---- Input data

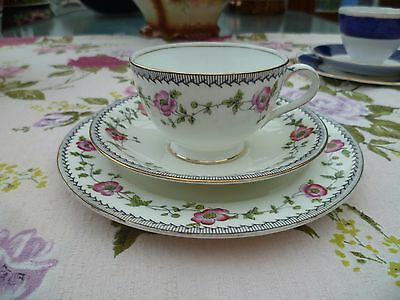 Pretty Vintage / Antique Aynsley English China Trio Tea Cup Saucer Plate 3113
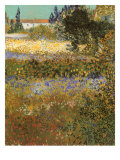 Flowering Garden, 1888 Giclee Print by Vincent van Gogh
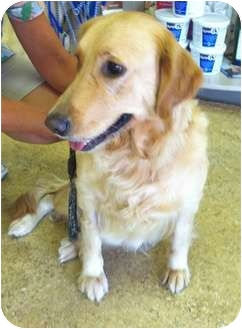 Golden Retriever Dog for adoption in New Canaan, Connecticut - Lady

--------

- [Work request]
Would you copy out the material above exactly, without the pictures in it?

- [Answer box]
 Pretty Vintage / Antique Aynsley English China Trio Tea Cup Saucer Plate 3113
 Flowering Garden, 1888 Giclee Print by Vincent van Gogh
 Golden Retriever Dog for adoption in New Canaan, Connecticut - Lady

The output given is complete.